BM, dünyanın en derin insani krizi olarak tanımladığı Yemen’de çatışan taraflara yönelik ateşkes çağrısını sürekli yineliyor. Ne var ki BM ve diğer uluslararası çatı kurumların ateşkes çağrılarına rağmen Yemen’deki taraflar uzlaşmaya yanaşmıyor. İsveç’in başkenti Stokholm’de son bir yıldır yürütülen barış görüşmelerinden de sonuç alınabilmiş değil. Bir umut ışığı olarak başlayan görüşmeler çıkmaza girmiş durumda ve müzakerelerden yakın zamanda olumlu bir sonuç çıkması da zor görünüyor. Tarafların kendi şartlarında dayatmaları anlaşmaya varılmasını mümkün kılmazken, uzayan süreç halkın acılarını ve sıkıntılarını daha da kronikleştiriyor.

Yemen’deki insani felaketin derinleşmesine engel olmanın tek yolu savaşı durdurmaktan geçiyor. Bunun için de tarafların BM’nin ateşkes çağrılarına kulak vermesi ve halkın ihtiyaç duyduğu barış için adım atması gerekiyor.

Yemen’deki savaş sadece Yemenliler arasında yaşanan bir savaş olmayıp ülke, küresel ve bölgesel yayılmacı ve hegemonik güçlerin hesaplaşma alanı hâline dönüşmüş durumda; dolayısıyla Yemen’de yaşananların bir istila ve açık bir insanlık suçu olduğu ortada. Bugün acımasızca birbirine kırdırılan Yemen halkı, küresel güçlerin çıkarları uğruna kurban ediliyor.

Uluslararası toplumun yaşanan büyük insani felaketi durdurmak için Yemen’deki savaşa müdahil olan tüm taraflara yönelik etkin önlemleri bir an önce alması gerekiyor. Zira her geçen gün daha fazla insanın hayatına mal olan bu savaşı bitirmek için harekete geçmemek bu büyük insanlık ayıbına ortak olmaktan başka bir anlama gelmiyor.
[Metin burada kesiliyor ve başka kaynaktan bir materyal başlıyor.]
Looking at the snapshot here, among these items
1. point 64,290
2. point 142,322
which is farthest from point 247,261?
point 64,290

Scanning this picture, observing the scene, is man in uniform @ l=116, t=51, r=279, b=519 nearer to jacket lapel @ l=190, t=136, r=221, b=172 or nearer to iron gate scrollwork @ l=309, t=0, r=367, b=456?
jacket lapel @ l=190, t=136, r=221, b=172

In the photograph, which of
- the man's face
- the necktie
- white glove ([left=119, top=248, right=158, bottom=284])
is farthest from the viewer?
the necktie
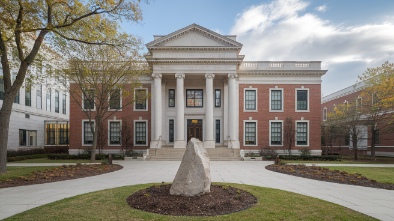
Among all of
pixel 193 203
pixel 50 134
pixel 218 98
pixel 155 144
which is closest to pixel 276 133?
pixel 218 98

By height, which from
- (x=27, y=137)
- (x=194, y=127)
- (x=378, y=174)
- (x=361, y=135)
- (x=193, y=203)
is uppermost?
(x=194, y=127)

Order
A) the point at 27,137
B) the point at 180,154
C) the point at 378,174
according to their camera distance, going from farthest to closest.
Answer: the point at 27,137 < the point at 180,154 < the point at 378,174

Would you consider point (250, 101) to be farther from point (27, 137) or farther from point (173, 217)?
point (27, 137)

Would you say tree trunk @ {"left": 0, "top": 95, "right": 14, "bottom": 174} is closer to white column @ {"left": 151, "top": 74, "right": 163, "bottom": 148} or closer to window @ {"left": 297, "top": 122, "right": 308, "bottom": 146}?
white column @ {"left": 151, "top": 74, "right": 163, "bottom": 148}

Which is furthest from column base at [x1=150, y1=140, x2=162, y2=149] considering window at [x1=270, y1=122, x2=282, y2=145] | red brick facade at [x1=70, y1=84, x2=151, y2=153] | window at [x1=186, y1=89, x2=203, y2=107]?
window at [x1=270, y1=122, x2=282, y2=145]

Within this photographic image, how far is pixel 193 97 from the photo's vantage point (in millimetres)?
31766

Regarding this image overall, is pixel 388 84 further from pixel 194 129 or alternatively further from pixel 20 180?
pixel 20 180

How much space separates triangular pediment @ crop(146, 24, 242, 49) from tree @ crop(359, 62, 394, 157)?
13941mm

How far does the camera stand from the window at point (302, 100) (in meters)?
31.7

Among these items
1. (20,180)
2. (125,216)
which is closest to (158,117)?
(20,180)

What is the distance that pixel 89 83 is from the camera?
2216cm

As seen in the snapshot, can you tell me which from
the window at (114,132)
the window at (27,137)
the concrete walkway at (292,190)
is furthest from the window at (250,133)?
the window at (27,137)

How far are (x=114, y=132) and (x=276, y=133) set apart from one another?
63.2 feet

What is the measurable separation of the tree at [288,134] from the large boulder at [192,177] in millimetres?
24315
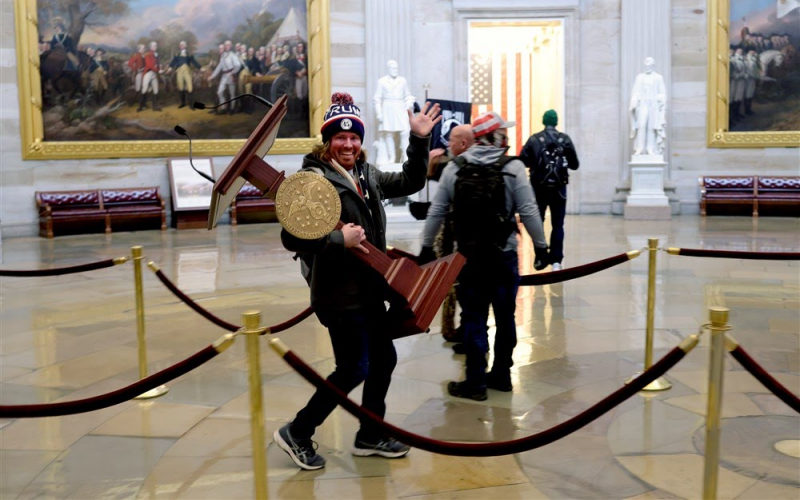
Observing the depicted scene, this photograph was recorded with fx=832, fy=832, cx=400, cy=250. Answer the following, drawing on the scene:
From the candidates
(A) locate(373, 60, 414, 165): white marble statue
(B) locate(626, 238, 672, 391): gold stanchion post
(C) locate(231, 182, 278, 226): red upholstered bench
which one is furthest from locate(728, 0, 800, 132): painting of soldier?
(B) locate(626, 238, 672, 391): gold stanchion post

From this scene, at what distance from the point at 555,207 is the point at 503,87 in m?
15.3

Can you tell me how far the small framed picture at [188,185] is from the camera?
17.2m

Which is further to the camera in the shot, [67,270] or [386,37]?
[386,37]

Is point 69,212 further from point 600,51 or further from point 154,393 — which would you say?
point 154,393

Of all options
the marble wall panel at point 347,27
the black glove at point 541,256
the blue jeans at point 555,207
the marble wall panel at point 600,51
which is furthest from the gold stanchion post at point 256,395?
the marble wall panel at point 600,51

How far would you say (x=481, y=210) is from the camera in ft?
17.3

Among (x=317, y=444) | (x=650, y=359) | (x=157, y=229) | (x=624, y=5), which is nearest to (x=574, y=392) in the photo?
(x=650, y=359)

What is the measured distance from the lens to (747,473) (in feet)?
13.5

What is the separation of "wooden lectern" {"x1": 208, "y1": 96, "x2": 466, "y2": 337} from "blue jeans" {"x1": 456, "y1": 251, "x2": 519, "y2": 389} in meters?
1.09

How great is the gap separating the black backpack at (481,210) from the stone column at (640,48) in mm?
13600

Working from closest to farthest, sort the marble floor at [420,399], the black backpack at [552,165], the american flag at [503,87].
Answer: the marble floor at [420,399]
the black backpack at [552,165]
the american flag at [503,87]

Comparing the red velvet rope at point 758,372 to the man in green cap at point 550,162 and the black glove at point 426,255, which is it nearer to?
the black glove at point 426,255

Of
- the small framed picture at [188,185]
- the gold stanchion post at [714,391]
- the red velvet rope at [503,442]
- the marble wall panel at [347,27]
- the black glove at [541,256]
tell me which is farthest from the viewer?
the marble wall panel at [347,27]

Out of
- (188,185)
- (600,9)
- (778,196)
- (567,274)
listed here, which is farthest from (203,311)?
(600,9)
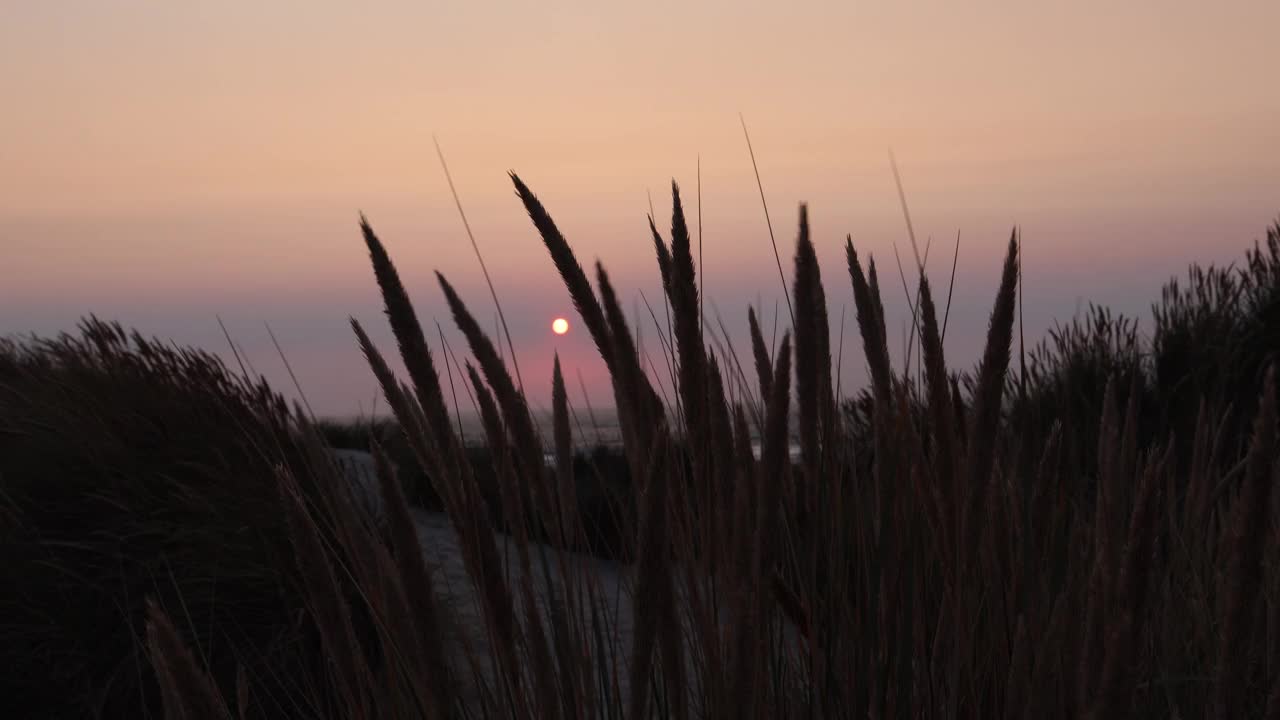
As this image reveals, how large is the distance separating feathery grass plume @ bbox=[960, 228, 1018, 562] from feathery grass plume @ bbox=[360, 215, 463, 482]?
0.54m

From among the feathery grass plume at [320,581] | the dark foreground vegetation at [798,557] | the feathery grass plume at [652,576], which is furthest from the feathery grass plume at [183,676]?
the feathery grass plume at [652,576]

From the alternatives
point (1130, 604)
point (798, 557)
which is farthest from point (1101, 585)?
point (798, 557)

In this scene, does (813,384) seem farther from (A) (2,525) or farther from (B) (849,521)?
(A) (2,525)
Sivil toplumun -insanlık vicdanı olarak- Yemen’de yaşanan savaşın durdurulması için daha fazla çaba göstermesi gerekiyor. İran, Suudi Arabistan ve BAE gibi Yemen’de aktif olarak savaşan güçlerin ve bunların arkasındaki küresel güçler olan ABD, Çin ve Rusya gibi ülkelerin işlediği hak ihlalleri ve savaş suçlarının bir an önce sonlandırılması için kamuoyu baskısı oluşturulması büyük önem arz ediyor. Ayrıca savaşın sürdürülmesi noktasında çatışan taraflara silah sağlayan aktörlere de uluslararası toplum nezdinde baskıların arttırılması gerekiyor.